Paginating Record Sets In ColdFusion With One SQL Server Call

Published 2007-10-11 in ColdFusion, SQL — Comments (22)

A while back, I wrote a blog post on pagination record sets using ColdFusion and two SQL server calls. The first database call was to get a list of valid IDs that match your search criteria. This list was then used to calculate the pagination data (pages, offset, start, prev, next, etc.). The second call was then to get the N number of full records that corresponded to the IDs that needed to be displayed on the page.

I have been mostly happy with this technique, however, I have always been disappointed that I had to perform two database calls. Ideally, I would just perform one call to the database to get the same amount of data. Based on an idea that I got from my main man, Simon Free, I took my original pagination idea and transformed it into a single database call. I am not sure if this is better or faster, but I do know that the algorithm is very similar to my original idea MINUS the first database call, and therefore, I can only guess that it is faster.

The idea here is that instead of returning an initial query that has the matching record IDs, I am going to populate a temporary, in-memory table with those IDs. The trick, though, is that this temporary SQL table has an additional column that is an auto-incrementer. As the IDs get inserted into the temp table, the auto-incrementing column creates an index of row numbers. This temp table can then be easily joined to the target table or insanely simplistic filtering and ordering of the final records.

Take a look at this demo page:

<!--- Kill extra output. --->
<cfsilent>

	<!--- Param the offset value. --->
	<cftry>
		<cfparam
			name="URL.start"
			type="numeric"
			default="1"
			/>

		<cfcatch>
			<cfset URL.start = 1 />
		</cfcatch>
	</cftry>


	<!--- Query for blog entries. --->
	<cfquery name="qBlog" datasource="#REQUEST.DSN.Source#">
		<!---
			Create the temporary table into which we are going
			to be storing our ID list. This list will eventually
			be joined to our target data table to limit the
			number of rows that get returned.
		--->
		DECLARE @id TABLE (
			id INT,
			row_number INT IDENTITY( 1, 1 )
		);


		<!---
			Get a variable to hold the total count of the
			matching IDs. We are going to return this as one
			of the columns.
		--->
		DECLARE @row_count INT;


		<!---
			Populate the ID temp table. Because this table has
			an AUTO INCREMENTING column, we will get not only
			the IDs that match our search criteria, but also
			the row number in which they are returned.
		--->
		INSERT INTO @id
		(
			id
		)(
			SELECT
				t.id
			FROM
				(
					<!---
						It is in this query that the MEAT of
						the query logic is performed.

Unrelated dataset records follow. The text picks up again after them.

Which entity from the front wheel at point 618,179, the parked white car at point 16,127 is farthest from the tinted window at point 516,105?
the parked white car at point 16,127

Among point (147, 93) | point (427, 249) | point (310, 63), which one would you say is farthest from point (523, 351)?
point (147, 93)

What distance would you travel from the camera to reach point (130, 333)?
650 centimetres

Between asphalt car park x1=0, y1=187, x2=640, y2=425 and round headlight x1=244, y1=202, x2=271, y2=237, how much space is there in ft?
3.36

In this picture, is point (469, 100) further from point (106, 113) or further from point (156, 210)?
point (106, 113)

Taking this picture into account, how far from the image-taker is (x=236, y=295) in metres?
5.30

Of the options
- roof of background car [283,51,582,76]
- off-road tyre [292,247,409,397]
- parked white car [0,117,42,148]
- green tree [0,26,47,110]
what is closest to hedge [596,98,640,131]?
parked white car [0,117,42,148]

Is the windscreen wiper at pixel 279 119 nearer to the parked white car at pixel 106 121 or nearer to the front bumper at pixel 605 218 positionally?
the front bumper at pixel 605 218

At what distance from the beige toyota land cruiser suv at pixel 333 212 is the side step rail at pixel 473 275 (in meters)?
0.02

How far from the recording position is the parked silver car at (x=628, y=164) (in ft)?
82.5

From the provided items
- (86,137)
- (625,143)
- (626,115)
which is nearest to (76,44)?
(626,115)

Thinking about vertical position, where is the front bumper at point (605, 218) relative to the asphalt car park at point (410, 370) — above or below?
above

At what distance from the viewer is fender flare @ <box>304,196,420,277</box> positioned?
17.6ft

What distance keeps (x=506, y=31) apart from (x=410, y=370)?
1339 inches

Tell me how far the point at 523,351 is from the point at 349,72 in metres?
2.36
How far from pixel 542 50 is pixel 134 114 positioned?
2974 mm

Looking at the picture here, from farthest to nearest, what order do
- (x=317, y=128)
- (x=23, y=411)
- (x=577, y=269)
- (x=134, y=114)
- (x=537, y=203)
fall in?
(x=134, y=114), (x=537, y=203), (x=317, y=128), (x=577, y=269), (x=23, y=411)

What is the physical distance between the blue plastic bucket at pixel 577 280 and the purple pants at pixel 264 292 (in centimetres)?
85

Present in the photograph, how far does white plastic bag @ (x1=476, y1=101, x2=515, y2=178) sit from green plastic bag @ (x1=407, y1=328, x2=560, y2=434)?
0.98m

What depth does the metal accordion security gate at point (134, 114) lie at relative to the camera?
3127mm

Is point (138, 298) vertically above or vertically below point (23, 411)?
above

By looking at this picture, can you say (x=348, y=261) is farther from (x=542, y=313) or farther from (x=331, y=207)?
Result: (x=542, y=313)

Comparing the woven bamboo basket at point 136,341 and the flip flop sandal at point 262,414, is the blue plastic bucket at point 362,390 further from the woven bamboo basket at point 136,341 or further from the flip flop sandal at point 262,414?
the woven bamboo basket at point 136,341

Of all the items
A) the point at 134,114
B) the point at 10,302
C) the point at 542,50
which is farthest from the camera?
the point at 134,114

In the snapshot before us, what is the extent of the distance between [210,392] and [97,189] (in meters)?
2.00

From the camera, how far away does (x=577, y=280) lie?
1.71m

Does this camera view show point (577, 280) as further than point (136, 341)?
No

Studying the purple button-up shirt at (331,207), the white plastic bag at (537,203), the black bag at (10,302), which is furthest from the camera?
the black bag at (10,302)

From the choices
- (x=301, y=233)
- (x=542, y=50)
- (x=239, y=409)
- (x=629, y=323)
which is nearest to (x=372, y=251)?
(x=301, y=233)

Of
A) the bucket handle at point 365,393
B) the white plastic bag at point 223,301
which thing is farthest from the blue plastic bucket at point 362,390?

Here is
						where we filter and order the returned
						IDs. This filtering is just checking for
						ColdFusion, but this could be very robust
						search criteria.

						NOTE: I am limitting the search results
						to 1,000 records (I rarely feel the need
						to paginate more than that). However,
						you could use 100 PERCENT.
					--->
					SELECT TOP 1000
						b.id
					FROM
						blog_entry b
					WHERE
						CHARINDEX( 'ColdFusion', b.name ) > 0
					ORDER BY
						b.name ASC
				) AS t
		);


		<!---
			Get the number of total records that match our
			search criteria.
		--->
		SET @row_count = (
			SELECT
				COUNT( * )
			FROM
				@id
		);


		<!--- Get the blog entries that match the --->
		SELECT
			b.id,
			b.name,
			b.date_posted,
			b.time_posted,

			<!--- Get the pagination data. --->
			i.row_number,
			( @row_count ) AS row_count
		FROM
			blog_entry b
		INNER JOIN
			@id i
		ON
			(
					b.id = i.id

				<!--- Limit based on pagination request. --->
				AND
					i.row_number >= <cfqueryparam value="#URL.start#" cfsqltype="cf_sql_integer" />
				AND
					i.row_number < <cfqueryparam value="#(URL.start + 5)#" cfsqltype="cf_sql_integer" />
			)
		ORDER BY
			i.row_number ASC
		;
	</cfquery>

</cfsilent>

<cfoutput>

	<!DOCTYPE html PUBLIC "-//W3C//DTD XHTML 1.0 Transitional//EN" "http://www.w3.org/TR/xhtml1/DTD/xhtml1-transitional.dtd">
	<html>
	<head>
		<title>ColdFusion / SQL Pagination Demo</title>
	</head>
	<body>

		<h1>
			Blog Entries
		</h1>

		<!---
			Check to see if there were any blog entry records
			returned in our search.
		--->
		<cfif qBlog.RecordCount>

			<cfloop query="qBlog">

				<p>
					<strong>#qBlog.name#</strong><br />
					<em>
						Record #qBlog.row_number# of
						#qBlog.row_count#
					</em>
				</p>

			</cfloop>


			<!---
				Do pagination. Since we are only doing this WHEN
				we have returned records, we know that row_count
				will be a valid number.
			--->
			<cfloop
				index="intPage"
				from="1"
				to="#Ceiling( qBlog.row_count / 5 )#">

				<!---
					Calculate the start value based on the
					current page.
				--->
				<cfset intStart = (1 + ((intPage - 1) * 5)) />

				<!--- Output paginating link. --->
				<a
					href="#CGI.script_name#?start=#intStart#"
					>#intPage#</a>

			</cfloop>

		<cfelse>

			<p>
				<em>No entries were found</em>.
			</p>

		</cfif>

	</body>
	</html>

</cfoutput>

Notice that the temp SQL table, @id gets only the IDs that match our search criteria filtering. Notice also that it gets these IDs in the proper order of our search results. This temp table then gets joined to our target table (blog_entry) and in the ON clause of the SQL JOIN statement, we are efficiently selecting only the records that should be shown according to the pagination data.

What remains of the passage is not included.